Armstrong recordaba su rostro, pero no que se la hubieran presentado. Asintió con un breve gesto de cortesía.
– Angela está especializada en el período renacentista -dijo Summers, que abrió la puerta y se hizo a un lado.
– Qué interesante -dijo Armstrong, que no hizo ningún esfuerzo por parecer interesado.
– Permítame empezar por mostrarle el edificio -dijo el director tras entrar en un gran salón vacío en la planta baja.
Armstrong se introdujo una mano en el bolsillo y apretó un conmutador.
– Son paredes maravillosas para colgar cuadros -comentó el director con tono entusiasmado.
Armstrong trató de dar la impresión de que se sentía fascinado por un edificio que no tenía ninguna intención de comprar. Pero sabía que no podía admitir eso hasta después de haber sido confirmado como presidente del Star en la junta que se celebraría el lunes, algo que probablemente no sucedería sin el apoyo del cinco por ciento de las acciones de Summers.
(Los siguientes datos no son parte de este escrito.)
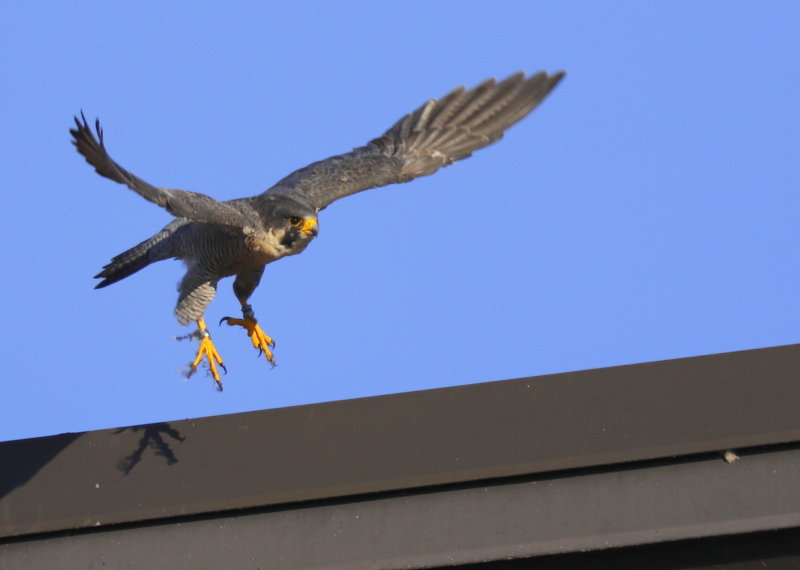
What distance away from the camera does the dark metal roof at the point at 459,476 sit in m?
2.92

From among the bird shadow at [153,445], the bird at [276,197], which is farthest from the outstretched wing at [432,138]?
the bird shadow at [153,445]

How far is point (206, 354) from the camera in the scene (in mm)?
5434

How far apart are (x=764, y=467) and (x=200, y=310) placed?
3.32 m

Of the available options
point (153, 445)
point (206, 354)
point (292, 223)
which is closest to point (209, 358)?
point (206, 354)

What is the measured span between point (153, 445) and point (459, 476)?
2.91 feet

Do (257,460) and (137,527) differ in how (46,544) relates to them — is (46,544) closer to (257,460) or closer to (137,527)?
(137,527)

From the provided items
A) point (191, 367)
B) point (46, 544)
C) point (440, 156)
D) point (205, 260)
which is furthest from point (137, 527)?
point (440, 156)

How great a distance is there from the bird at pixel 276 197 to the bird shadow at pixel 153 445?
1.41 m

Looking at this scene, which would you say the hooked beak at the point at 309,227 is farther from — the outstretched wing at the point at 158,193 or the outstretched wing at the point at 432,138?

Se las arregló para intercalar de vez en cuando un «Maravilloso», «Es ideal», «Perfecto» o «Estoy de acuerdo» en el efusivo monólogo del director, y hasta llegó a decirle: «Qué inteligente por su parte haberlo encontrado», cuando entraron en una nueva sala.
Cuando Summers lo tomó por el brazo y se dispuso a conducirlo de nuevo hacia la planta baja, Armstrong señaló una escalera que conducía a otro piso superior.
– ¿Qué hay ahí arriba? -preguntó.
– Sólo es una buhardilla -contestó Summers sin darle importancia-. Puede ser muy útil como almacén, pero no mucho más.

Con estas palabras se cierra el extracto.